Selected excerpt:
◇ ◇ ◇

Hacker News new | ask | show | jobs
by Longwelwind 1178 days ago
I've been an MLOps Engineer for around 3 years now and I mostly agree with the article. There is a big overlap between the ML-specific tools that are popping up on the market and traditionnal Data Engineering tools, and I think people are not always realizing that:

* Prometheus/Grafana/TSDB/... can be used to setup a model monitoring platform since you're observing metrics whether they are from an ML service or a normal service.

* Any service deployment tool can be used to deploy ML models, since they are services.

* AirFlow/Dagster/... can be used to orchestrate model training, since training a model is basically a data engineering task.

With that said, I still believe that there is space for ML-specific tools to be created.

* Model Monitoring tools (ArizeAI is the only one I've used) can be tailored to be easily usable by ML Engineers without requiring DE knowledge.

* Deploying models in production has some specifities: things like GPU support, adaptive batching, ... Those specifities can be implemented inside a model deployment tool.

* Training orchestration is the only domain where I think there's truly no need for new tools.

◇ ◇ ◇

Data under study:
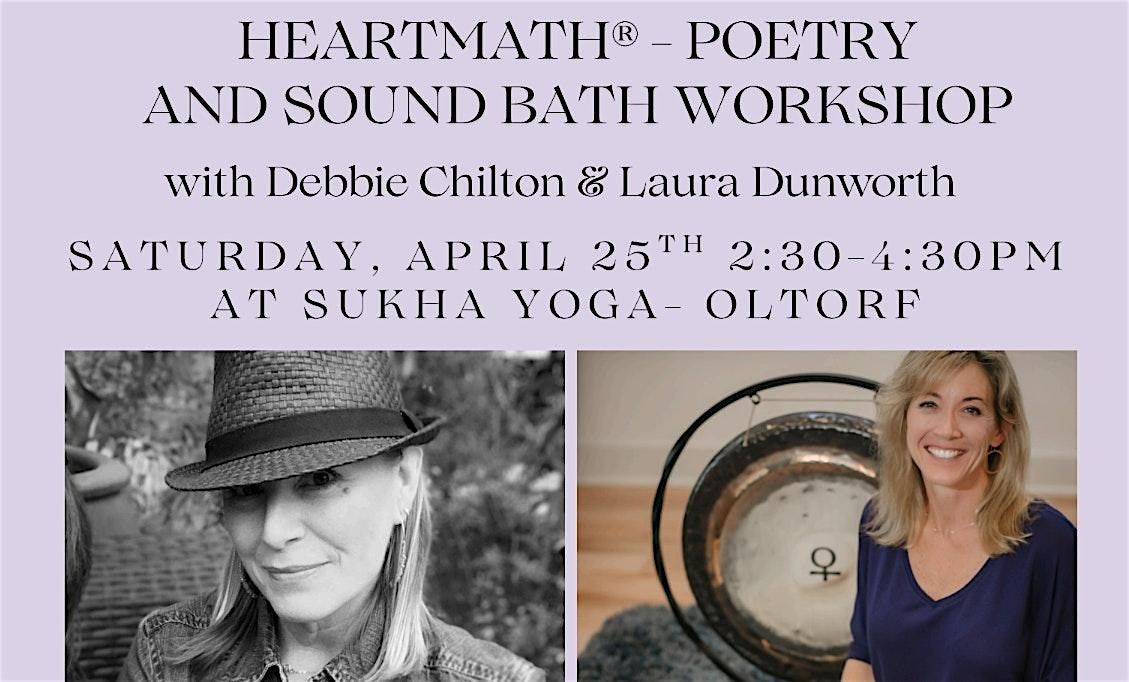 HEARTMATH\u00ae - POETRY AND SOUND BATH WORKSHOP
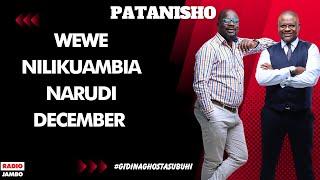 PATANISHO : WEWE NILIKUAMBIA NARUDI DECEMBER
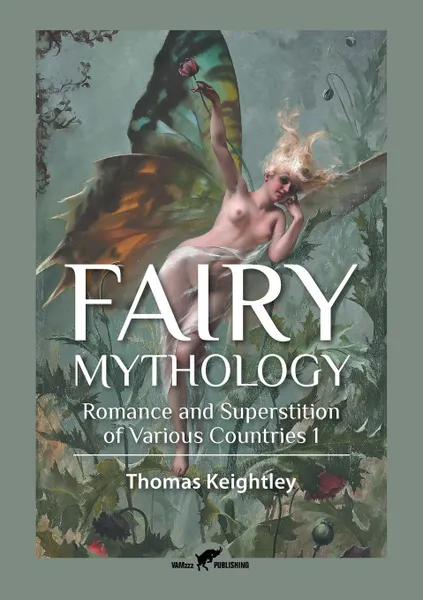 Обложка книги Fairy Mythology 1. Romance and Superstition of Various Countries, Thomas Keightley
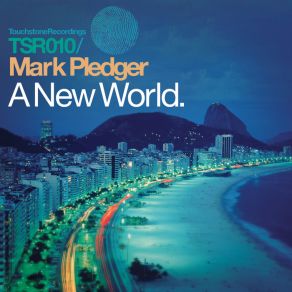 Download track A New World (Original Mix) Mark Pledger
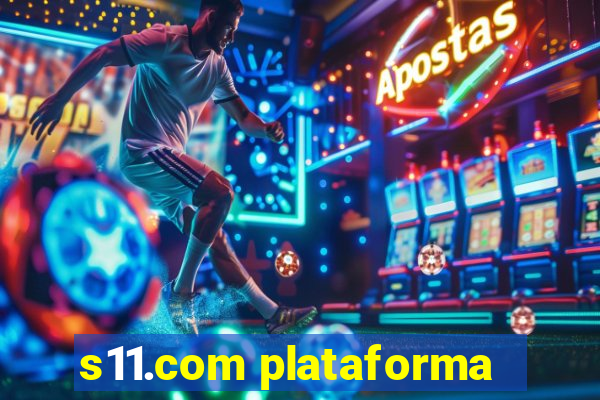 s11.com plataforma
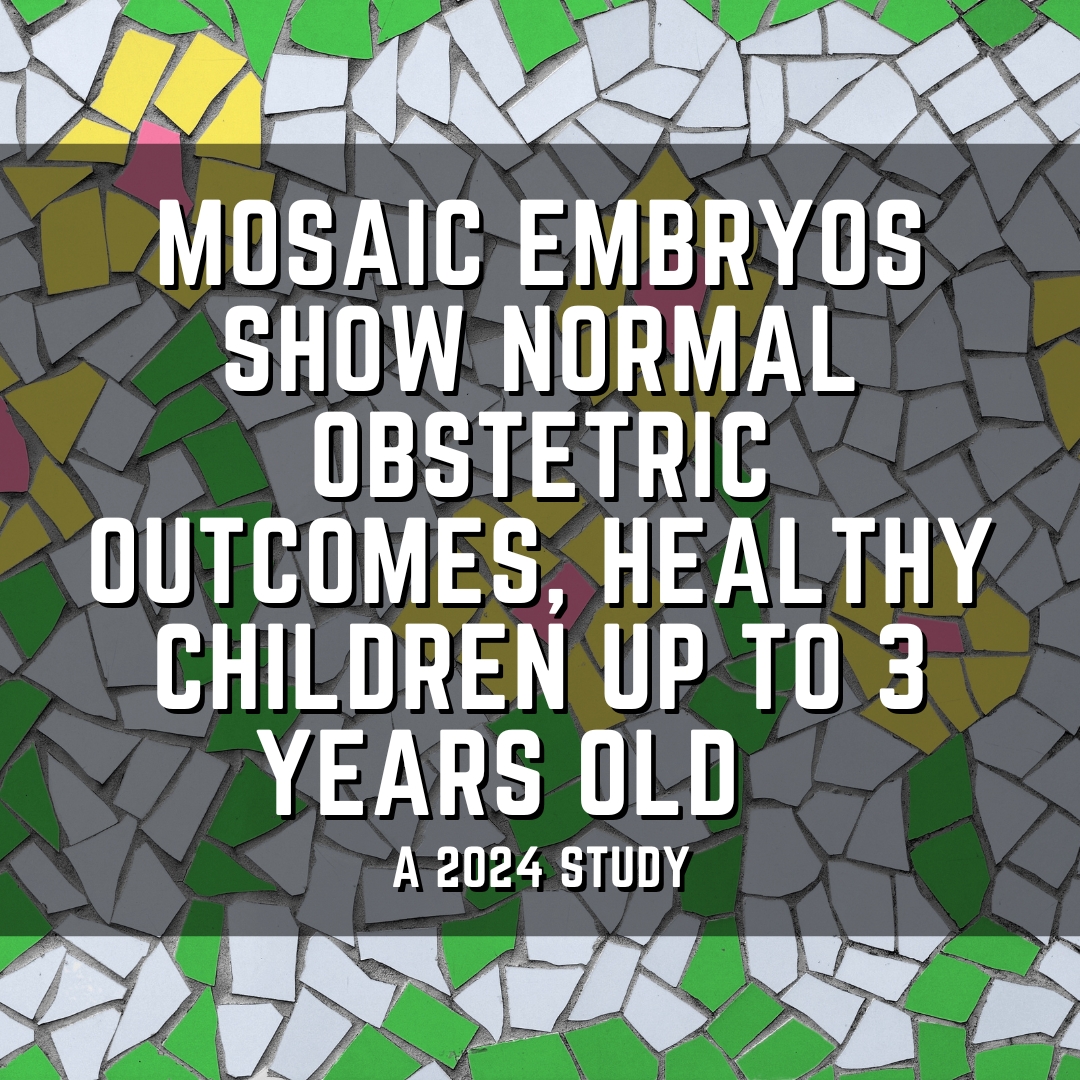 Mosaic embryos show normal obstetric outcomes, healthy children up to 3 years old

◇ ◇ ◇

Task A:
According to the Hacker News comment on MLOps tools, why can Airflow or Dagster be used to orchestrate model training? Answer in one to three sentences.
Task B:
Reproduce the stretch of the Hacker News comment from "Hacker News new" through "to be created.".
Task C:
In the Hacker News comment, what is the only model monitoring tool the commenter says they have used?
The records play no part in this work.

Response A:
The comment says these tools can orchestrate model training because training a model is basically a data engineering task.

Response B:
Hacker News new | ask | show | jobs
by Longwelwind 1178 days ago
I've been an MLOps Engineer for around 3 years now and I mostly agree with the article. There is a big overlap between the ML-specific tools that are popping up on the market and traditionnal Data Engineering tools, and I think people are not always realizing that:

* Prometheus/Grafana/TSDB/... can be used to setup a model monitoring platform since you're observing metrics whether they are from an ML service or a normal service.

* Any service deployment tool can be used to deploy ML models, since they are services.

* AirFlow/Dagster/... can be used to orchestrate model training, since training a model is basically a data engineering task.

With that said, I still believe that there is space for ML-specific tools to be created.

Response C:
ArizeAI.